ことしのノーベル文学賞に選ばれたカズオ・イシグロさんが、授賞式を前にNHKの単独インタビューに応じ、フェイクニュースが多い今の時代だからこそ、文学やジャーナリズムを通じて真実を追求し続けることが重要だと訴えました。
スウェーデンの首都、ストックホルムで8日に行われたインタビューで、イシグロさんはまず、今回の受賞について「ノーベル賞は新しい発見を人類のためにどのように使っていくのか問いかけている。
人間の思いや感情を伝える文学を通じて、分断の時代に築かれた壁を乗り越えることに貢献したい」と感想を述べました。

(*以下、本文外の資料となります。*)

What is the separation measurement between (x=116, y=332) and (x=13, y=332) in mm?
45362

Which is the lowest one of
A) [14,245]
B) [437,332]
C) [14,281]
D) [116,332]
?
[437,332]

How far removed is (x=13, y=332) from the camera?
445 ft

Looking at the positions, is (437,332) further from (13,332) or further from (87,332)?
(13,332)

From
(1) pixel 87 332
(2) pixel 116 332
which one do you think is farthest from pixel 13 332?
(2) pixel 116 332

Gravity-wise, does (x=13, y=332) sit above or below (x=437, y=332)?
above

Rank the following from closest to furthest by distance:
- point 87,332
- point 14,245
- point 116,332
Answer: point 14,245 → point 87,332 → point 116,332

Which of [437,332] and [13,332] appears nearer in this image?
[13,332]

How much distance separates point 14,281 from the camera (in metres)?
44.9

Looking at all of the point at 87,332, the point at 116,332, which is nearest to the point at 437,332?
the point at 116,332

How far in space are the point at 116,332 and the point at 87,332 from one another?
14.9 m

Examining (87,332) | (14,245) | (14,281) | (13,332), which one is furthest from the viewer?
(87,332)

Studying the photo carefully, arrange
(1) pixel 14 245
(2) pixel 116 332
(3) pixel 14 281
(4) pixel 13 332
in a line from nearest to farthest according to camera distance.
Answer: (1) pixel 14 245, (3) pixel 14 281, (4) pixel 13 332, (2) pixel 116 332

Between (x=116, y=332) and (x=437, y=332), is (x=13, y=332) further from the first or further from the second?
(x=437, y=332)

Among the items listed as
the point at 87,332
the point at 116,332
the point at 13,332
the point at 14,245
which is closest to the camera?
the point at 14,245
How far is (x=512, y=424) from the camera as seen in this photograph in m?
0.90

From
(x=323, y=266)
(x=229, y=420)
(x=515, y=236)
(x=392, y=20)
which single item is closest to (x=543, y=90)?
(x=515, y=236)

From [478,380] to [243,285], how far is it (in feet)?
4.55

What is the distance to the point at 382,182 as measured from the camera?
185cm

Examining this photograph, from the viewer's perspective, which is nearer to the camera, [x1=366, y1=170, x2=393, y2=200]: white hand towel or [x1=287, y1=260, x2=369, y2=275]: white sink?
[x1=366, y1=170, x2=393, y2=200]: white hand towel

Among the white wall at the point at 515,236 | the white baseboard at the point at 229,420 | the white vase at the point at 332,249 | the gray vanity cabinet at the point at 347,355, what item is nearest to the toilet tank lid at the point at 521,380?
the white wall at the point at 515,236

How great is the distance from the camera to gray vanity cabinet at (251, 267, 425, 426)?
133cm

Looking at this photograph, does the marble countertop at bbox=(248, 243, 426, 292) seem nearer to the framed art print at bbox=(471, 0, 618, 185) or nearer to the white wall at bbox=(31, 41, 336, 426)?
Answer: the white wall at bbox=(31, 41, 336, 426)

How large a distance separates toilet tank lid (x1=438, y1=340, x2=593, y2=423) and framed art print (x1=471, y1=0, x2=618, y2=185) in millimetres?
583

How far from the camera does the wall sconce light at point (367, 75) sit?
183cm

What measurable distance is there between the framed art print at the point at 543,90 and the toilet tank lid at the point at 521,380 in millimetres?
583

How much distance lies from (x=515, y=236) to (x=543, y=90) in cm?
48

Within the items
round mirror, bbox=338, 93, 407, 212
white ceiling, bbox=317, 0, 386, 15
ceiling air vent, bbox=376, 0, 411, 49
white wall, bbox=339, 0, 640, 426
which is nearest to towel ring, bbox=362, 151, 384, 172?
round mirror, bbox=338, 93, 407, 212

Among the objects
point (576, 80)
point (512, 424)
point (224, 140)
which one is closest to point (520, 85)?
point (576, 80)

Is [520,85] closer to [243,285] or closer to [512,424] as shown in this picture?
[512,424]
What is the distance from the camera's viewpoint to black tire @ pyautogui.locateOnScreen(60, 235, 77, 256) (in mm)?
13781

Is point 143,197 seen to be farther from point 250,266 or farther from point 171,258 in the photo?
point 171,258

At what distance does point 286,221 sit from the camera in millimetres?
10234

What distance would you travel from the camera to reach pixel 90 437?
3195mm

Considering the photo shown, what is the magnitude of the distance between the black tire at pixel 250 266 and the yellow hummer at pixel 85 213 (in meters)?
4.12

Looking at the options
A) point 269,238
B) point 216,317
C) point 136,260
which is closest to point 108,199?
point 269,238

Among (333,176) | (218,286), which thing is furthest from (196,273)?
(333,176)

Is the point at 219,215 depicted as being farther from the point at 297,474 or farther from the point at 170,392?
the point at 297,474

そのうえで現在の世界情勢については、ヨーロッパやアメリカでグローバル化の反動と見られるポピュリズムが台頭していると懸念を示したうえで
「指導者が時代から取り残されてしまった人々を、いわば利用する形で支持を集めようとしている。これは第2次世界大戦前の1930年代にも使われた手法で、非常に危険だ」と警告しました。

イシグロさんはフェイクニュースについても警鐘を鳴らしています。インタビューでは「プロパガンダは過去の時代にもあった。しかし、現在、事実だろうと、うそだろうと、自分の感情に沿うのであれば気にしないという風潮が広まっていることが気がかりだ」と述べました。

そのうえで、フェイクニュースが多い今の時代だからこそ、文学やジャーナリズムを通じて真実を追求し続けることが重要だと訴えました。

また、イシグロさんは次の作品に向けて、人工知能など技術革新のテーマに取り組んでいることを明らかにしました。